Genetec pone la privacy e la sicurezza informatica al centro del proprio processo di R&D, con lo scopo di rendere sicuri i sistemi e le reti, fornendo gli strumenti e le funzionalità che permettono al cliente finale di tutelare l’investimento fatto. Gianluca Mauriello, Regional Sales Manager Italia di Genetec, parla dell'approccio di Genetec al problema della cybersecurity dei sistemi di sicurezza fisica.

L’aumento della consapevolezza da parte degli utilizzatori finali dei rischi cyber dei dispositivi in rete riporta l’attenzione sulle garanzie offerte dai produttori in materia di “security by design”. Qual è la linea di Genetec su questo tema?
Genetec pone la privacy e la sicurezza informatica al centro del proprio processo di R&D, con lo scopo di rendere sicuri i sistemi e le reti. Inoltre, forniamo gli strumenti e le funzionalità che permettono al cliente finale di tutelare l’investimento fatto.
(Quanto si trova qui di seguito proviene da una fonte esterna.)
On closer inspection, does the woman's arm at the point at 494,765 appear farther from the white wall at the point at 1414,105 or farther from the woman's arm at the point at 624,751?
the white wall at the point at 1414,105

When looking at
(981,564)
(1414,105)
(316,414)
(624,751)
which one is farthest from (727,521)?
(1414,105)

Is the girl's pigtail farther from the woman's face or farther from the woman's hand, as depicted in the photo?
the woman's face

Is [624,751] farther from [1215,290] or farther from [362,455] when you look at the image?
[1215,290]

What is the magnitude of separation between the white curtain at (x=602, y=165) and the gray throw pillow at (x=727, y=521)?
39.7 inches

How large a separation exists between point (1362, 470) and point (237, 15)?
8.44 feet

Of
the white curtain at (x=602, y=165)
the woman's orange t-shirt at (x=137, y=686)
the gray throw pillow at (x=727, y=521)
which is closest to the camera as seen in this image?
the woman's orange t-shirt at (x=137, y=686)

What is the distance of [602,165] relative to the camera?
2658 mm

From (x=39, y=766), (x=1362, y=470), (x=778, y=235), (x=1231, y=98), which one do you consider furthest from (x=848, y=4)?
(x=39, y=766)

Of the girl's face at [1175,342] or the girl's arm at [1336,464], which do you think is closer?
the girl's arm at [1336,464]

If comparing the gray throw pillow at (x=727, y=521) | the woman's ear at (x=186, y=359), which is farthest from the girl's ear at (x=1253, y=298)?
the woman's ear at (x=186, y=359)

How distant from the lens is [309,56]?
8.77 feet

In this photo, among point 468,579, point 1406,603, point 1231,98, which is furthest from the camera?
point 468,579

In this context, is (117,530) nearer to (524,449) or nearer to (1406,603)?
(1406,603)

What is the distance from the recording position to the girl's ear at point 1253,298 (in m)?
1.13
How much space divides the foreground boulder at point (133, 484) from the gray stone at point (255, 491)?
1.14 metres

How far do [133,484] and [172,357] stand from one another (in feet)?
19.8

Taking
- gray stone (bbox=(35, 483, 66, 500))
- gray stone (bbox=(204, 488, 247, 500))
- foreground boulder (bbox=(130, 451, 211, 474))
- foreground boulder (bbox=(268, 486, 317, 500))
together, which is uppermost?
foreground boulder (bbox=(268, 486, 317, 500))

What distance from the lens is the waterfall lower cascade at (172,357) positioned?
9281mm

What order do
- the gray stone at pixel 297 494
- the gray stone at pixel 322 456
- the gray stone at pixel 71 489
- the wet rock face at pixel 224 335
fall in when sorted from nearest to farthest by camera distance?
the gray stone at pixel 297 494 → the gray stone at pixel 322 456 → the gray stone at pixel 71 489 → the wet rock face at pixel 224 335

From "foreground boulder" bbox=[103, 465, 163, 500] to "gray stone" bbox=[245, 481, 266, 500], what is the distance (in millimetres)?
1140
Ad esempio, i nostri sistemi avvisano l’amministratore quando rilevano che il firmware di un dispositivo non è aggiornato e permettono sia di aggiornarlo dalla piattaforma di gestione, che di conoscere costantemente il livello di sicurezza in base a come è configurato il sistema. Le nostre misure integrate di privacy e cybersicurezza includono vari livelli di difesa come la crittografia, l’autenticazione multi-layer e le autorizzazioni. Le nostre soluzioni permettono inoltre di oscurare le identità degli individui in video, di automatizzare le politiche di conservazione dati e condividere in modo sicuro le informazioni durante le indagini. Dal dispositivo all’applicazione client, queste funzionalità garantiscono una protezione dalle minacce informatiche e dall’accesso non autorizzato, assicurando al contempo il rispetto costante della privacy...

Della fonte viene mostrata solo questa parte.